──────── Provided material
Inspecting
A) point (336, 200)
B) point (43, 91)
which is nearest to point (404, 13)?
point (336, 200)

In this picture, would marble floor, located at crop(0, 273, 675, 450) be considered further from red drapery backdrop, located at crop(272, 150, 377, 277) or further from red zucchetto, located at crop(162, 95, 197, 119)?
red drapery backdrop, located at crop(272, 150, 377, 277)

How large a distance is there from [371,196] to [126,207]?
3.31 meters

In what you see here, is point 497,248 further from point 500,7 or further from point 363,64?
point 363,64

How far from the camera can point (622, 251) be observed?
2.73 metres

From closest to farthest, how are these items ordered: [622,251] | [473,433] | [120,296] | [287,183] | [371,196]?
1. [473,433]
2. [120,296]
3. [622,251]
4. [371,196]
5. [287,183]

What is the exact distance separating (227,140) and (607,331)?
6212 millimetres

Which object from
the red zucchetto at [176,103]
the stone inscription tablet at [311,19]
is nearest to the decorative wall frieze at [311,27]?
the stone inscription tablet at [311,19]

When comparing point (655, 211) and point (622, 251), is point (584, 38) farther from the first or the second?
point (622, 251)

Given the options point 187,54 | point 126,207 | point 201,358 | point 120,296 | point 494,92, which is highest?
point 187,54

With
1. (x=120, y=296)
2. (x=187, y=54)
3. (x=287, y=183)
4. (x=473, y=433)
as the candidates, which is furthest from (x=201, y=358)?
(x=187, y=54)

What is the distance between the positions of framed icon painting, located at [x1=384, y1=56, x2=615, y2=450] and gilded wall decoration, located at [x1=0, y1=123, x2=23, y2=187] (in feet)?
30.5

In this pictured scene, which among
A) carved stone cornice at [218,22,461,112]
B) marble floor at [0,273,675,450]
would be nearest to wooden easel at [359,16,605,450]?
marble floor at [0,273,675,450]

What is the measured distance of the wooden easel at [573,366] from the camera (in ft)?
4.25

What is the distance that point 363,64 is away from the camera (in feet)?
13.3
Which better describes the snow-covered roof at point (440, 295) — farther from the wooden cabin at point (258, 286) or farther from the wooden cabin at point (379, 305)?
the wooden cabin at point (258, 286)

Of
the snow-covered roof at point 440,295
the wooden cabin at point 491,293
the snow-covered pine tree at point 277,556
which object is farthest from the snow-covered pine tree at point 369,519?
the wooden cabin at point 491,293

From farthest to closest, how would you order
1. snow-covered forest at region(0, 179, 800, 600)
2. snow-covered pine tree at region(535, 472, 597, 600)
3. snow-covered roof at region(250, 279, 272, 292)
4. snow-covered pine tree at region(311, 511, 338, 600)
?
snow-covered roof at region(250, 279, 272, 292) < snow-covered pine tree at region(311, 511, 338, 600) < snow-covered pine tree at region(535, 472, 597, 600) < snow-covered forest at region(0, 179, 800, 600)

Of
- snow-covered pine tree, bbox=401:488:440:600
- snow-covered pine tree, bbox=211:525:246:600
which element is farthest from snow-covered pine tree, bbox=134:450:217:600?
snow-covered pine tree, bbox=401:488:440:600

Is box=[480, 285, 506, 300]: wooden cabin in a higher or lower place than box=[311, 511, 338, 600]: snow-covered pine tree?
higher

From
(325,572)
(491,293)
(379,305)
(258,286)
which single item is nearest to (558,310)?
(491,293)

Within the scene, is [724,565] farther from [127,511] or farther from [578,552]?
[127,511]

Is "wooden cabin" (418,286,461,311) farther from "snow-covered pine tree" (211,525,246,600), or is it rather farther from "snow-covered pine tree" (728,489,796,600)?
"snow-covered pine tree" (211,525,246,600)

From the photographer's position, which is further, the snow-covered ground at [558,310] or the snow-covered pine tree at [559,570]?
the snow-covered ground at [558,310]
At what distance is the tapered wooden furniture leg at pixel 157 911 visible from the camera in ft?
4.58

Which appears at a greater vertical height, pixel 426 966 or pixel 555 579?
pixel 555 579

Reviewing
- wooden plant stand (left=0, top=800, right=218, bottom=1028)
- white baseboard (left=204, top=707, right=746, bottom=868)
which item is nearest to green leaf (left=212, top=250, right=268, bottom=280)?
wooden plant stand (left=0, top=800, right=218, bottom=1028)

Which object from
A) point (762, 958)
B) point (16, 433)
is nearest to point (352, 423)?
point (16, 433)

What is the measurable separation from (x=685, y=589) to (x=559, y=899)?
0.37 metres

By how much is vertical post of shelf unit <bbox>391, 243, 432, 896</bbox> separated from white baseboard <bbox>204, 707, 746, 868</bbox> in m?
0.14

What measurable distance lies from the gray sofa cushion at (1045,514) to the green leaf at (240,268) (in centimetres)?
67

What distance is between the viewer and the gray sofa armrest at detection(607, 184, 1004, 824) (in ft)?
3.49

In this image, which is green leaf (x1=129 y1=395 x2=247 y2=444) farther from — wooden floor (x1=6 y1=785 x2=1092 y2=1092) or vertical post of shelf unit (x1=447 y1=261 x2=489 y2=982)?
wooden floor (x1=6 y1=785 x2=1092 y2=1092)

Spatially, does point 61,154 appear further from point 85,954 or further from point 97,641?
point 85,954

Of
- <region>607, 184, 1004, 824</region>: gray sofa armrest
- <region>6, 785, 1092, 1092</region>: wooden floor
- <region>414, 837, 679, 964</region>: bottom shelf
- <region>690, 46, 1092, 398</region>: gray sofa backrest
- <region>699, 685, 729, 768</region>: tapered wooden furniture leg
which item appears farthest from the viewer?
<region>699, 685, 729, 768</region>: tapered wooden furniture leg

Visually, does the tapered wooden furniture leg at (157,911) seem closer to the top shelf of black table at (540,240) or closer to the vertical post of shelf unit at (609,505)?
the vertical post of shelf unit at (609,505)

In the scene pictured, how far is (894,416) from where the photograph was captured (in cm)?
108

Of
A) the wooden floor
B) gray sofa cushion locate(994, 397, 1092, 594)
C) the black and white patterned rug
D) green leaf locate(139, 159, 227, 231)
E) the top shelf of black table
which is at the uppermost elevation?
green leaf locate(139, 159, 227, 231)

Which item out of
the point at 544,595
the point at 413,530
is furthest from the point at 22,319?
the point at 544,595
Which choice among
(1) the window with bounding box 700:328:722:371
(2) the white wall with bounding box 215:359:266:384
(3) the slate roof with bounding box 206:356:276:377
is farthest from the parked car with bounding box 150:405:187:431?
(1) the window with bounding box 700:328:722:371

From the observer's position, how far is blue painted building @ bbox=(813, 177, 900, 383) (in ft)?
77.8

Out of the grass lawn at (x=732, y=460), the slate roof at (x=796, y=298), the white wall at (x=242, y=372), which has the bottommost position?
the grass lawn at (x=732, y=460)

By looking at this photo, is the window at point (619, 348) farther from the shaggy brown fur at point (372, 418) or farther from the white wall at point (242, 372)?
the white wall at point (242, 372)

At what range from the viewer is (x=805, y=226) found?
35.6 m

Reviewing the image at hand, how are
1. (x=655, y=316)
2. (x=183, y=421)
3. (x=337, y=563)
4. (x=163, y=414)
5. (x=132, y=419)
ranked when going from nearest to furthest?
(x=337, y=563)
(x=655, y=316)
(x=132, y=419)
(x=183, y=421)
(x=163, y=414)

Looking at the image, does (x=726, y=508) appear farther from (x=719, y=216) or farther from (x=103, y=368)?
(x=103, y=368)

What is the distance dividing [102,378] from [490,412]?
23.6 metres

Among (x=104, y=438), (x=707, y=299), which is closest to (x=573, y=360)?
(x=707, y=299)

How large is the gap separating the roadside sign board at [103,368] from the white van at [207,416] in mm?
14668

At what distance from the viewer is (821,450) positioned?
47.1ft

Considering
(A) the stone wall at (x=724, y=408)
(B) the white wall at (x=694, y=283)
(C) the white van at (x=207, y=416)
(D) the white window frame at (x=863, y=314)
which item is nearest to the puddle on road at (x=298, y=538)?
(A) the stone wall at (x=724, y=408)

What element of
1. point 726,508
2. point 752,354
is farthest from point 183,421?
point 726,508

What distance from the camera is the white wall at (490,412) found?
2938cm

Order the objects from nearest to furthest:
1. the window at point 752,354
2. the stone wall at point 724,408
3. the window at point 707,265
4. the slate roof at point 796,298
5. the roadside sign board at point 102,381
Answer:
────────────────
Repeat exactly the lines from the line containing "Which item out of" through the last line of the records above, including both, and nothing else.

Worked answer ::
Which item out of
the point at 544,595
the point at 413,530
is furthest from the point at 22,319?
the point at 544,595
Which choice among
(1) the window with bounding box 700:328:722:371
(2) the white wall with bounding box 215:359:266:384
(3) the slate roof with bounding box 206:356:276:377
is farthest from the parked car with bounding box 150:405:187:431?
(1) the window with bounding box 700:328:722:371

From the observer's position, how far is blue painted building @ bbox=(813, 177, 900, 383) (in ft)?
77.8

Out of the grass lawn at (x=732, y=460), the slate roof at (x=796, y=298), the white wall at (x=242, y=372), which has the bottommost position?
the grass lawn at (x=732, y=460)

By looking at this photo, is the window at point (619, 348) farther from the shaggy brown fur at point (372, 418) or farther from the white wall at point (242, 372)?
the white wall at point (242, 372)

At what range from the viewer is (x=805, y=226) found?
35.6 m

Reviewing the image at hand, how are
1. (x=655, y=316)
2. (x=183, y=421)
3. (x=337, y=563)
4. (x=163, y=414)
5. (x=132, y=419)
ranked when going from nearest to furthest?
(x=337, y=563)
(x=655, y=316)
(x=132, y=419)
(x=183, y=421)
(x=163, y=414)

Looking at the image, does (x=726, y=508) appear farther from (x=719, y=216) or farther from (x=103, y=368)?
(x=103, y=368)

What is the distance dividing [102,378] from [490,412]?
23.6 metres

Among (x=104, y=438), (x=707, y=299), which is closest to (x=573, y=360)?
(x=707, y=299)

How large is the gap separating the roadside sign board at [103,368] from the white van at [207,416] in mm?
14668

At what distance from the viewer is (821,450) positioned?
47.1ft

Considering
(A) the stone wall at (x=724, y=408)
(B) the white wall at (x=694, y=283)
(C) the white van at (x=207, y=416)
(D) the white window frame at (x=863, y=314)
which item is nearest to the puddle on road at (x=298, y=538)?
(A) the stone wall at (x=724, y=408)

What element of
1. point 726,508
2. point 752,354
is farthest from point 183,421?
point 726,508

What distance from the camera is the white wall at (490,412) found?
2938cm

Order the objects from nearest to furthest:
1. the window at point 752,354
2. the stone wall at point 724,408
3. the window at point 707,265
4. the slate roof at point 796,298
5. the roadside sign board at point 102,381
Answer:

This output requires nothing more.